Putri Salju, Dongeng, dan Ancaman Kepunahan


poster serial Once Upon A Time

PEREMPUAN itu bernama Emma. Ia datang ke kota kecil Storybrook di Boston, Massacussets demi mengantarkan anak kandungnya. Kota kecil itu nampak biasa saja, sebagaimana kota-kota kecil lainnya. Namun siapa sangka, penduduk kota kecil itu adalah mereka yang hidup di negeri dongeng, yang kemudian mendapatkan kutukan yakni terlempar ke masa kini, dan melupakan siapa dirinya.

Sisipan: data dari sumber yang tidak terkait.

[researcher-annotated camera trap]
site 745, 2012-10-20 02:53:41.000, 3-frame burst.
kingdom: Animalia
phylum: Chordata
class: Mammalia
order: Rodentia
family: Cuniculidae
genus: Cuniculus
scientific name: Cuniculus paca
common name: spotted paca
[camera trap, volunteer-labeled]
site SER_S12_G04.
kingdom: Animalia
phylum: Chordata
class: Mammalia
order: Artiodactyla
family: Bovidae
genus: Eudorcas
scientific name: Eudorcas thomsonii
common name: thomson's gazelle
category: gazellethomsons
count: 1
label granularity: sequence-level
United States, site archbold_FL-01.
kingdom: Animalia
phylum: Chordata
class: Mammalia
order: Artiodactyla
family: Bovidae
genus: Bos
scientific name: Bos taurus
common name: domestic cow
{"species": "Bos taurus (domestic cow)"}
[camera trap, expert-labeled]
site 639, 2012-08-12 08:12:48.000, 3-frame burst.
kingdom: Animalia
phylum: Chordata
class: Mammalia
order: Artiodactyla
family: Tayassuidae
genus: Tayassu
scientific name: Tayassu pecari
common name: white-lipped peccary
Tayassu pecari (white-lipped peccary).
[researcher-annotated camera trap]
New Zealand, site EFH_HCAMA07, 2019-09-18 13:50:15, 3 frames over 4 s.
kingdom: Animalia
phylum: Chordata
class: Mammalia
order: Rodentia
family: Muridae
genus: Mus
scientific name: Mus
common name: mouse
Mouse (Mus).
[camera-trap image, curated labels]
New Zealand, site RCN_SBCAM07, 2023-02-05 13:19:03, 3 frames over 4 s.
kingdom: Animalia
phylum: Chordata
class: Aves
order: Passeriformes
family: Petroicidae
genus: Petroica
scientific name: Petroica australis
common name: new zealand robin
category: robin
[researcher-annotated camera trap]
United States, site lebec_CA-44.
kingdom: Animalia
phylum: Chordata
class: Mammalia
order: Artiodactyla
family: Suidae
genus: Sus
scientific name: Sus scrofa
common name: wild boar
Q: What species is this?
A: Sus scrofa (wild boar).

Emma tak menyadari kalau dirinya adalah putri dari karakter dongeng Putri Salju (Snow White), yang kemudian jadi sahabatnya. Di tempat itu, ayahnya Prince Charming, juga sedang berusaha untuk mendekati Snow. Namun, apa daya, ibu ratu penyihir, yang menjadi walikota, berusaha untuk menggagalkan semua jalinan cinta. Jadilah kota itu sebagai kota yang hampa dengan karakter-karakter yang melupakan dirinya.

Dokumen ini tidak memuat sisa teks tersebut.